By Daniel Hunter

The downturn in the Eurozone manufacturing sector extended into a fifteenth successive month in October, as domestic market conditions remained subdued and intra and extra-Eurozone trade flows deteriorated further.

At 45.4 in October, from 46.1 in September, the headline seasonally adjusted Markit Final Eurozone Manufacturing PMI was slightly above the earlier flash estimate of 45.3.

The downturn not only deepened, but also widened during the latest survey period. Only the Irish PMI stayed above the neutral 50.0 mark, as the Dutch PMI edged back into contraction territory. Rates of contraction accelerated in Germany, Italy, Spain, Austria and Greece. Although the downturn in France eased slightly, it remained stronger than the euro area average.

Manufacturing output declined for the eighth month in a row during October, and at a faster rate than in the previous month. Production fell across the consumer, intermediate and investment goods sectors, with by far the steeper rates of contraction seen in the latter two sectors.

Underlying the latest reduction in output was a further deterioration in new order inflows, as new business declined for the seventeenth successive month. Companies reported that weak domestic demand and declining international trade flows had led to reduced inflows of new business. Of the nations covered by the latest survey, only Ireland saw increases in both output and new orders.

“The manufacturing sector opened the final quarter of 2012 on a disappointing footing, as the downturn in the sector gathered pace," Rob Dobson, Senior Economist at Markit said.

"A broad-based decline in production was seen across the consumer, intermediate and investment goods sectors, as manufacturers faced a restrictive combination of weak demand from domestic markets and declining intra and extra-euro area trade flows. Cost caution also prevailed, leading to cut backs in employment, purchasing and the disinvestment of inventories.

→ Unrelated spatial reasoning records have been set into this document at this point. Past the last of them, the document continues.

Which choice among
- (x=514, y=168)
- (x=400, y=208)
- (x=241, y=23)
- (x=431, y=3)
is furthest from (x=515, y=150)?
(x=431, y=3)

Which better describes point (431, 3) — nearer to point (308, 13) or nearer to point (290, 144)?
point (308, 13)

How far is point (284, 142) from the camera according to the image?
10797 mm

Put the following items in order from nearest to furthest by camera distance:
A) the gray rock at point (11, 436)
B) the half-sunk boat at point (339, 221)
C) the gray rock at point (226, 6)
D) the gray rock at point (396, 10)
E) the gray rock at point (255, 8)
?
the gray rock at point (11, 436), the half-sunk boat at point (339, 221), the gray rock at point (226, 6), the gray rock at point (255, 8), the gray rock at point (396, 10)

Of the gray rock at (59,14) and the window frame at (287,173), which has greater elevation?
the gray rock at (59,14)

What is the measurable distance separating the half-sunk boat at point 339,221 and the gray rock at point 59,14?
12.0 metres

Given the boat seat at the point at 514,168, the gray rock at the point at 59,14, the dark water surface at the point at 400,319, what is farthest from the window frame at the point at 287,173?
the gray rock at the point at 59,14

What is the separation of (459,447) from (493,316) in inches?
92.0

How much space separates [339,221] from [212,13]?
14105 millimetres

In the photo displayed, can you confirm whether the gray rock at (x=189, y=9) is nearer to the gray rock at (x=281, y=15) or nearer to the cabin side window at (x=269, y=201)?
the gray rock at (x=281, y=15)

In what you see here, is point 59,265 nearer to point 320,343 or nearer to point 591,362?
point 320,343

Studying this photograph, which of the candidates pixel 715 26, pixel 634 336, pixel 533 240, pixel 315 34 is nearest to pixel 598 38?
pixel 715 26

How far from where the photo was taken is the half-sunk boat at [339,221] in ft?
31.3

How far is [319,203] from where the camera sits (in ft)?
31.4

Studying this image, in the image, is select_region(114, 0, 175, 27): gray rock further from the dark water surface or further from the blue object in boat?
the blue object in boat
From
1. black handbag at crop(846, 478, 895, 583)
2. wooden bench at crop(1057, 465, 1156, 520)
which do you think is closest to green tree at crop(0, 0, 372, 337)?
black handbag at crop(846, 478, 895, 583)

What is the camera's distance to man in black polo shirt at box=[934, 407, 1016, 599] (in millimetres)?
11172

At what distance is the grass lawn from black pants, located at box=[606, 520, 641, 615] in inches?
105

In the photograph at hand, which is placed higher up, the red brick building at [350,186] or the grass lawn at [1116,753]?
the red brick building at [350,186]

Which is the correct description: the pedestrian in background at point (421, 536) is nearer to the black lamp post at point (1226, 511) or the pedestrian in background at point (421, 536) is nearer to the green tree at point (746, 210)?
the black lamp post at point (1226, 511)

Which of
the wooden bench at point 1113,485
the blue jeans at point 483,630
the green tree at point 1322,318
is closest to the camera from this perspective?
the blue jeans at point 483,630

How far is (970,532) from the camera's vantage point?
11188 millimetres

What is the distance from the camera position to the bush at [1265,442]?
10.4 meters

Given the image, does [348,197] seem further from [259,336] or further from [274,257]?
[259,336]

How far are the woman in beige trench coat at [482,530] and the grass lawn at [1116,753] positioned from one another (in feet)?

“The national data also paint a bleaker picture. Contractions were seen in all nations except Ireland, with the majority reporting faster rates of decline than in September. This is further evidence that the ongoing weakness of the periphery is being combined with hollowing out of the previously strong core of France and Germany.

“News from the price front was also less than positive. Cost inflation has picked up sharply in recent months, which is providing an additional unwelcomed squeeze on margins at a time when weak demand and strong competition are constraining pricing power.”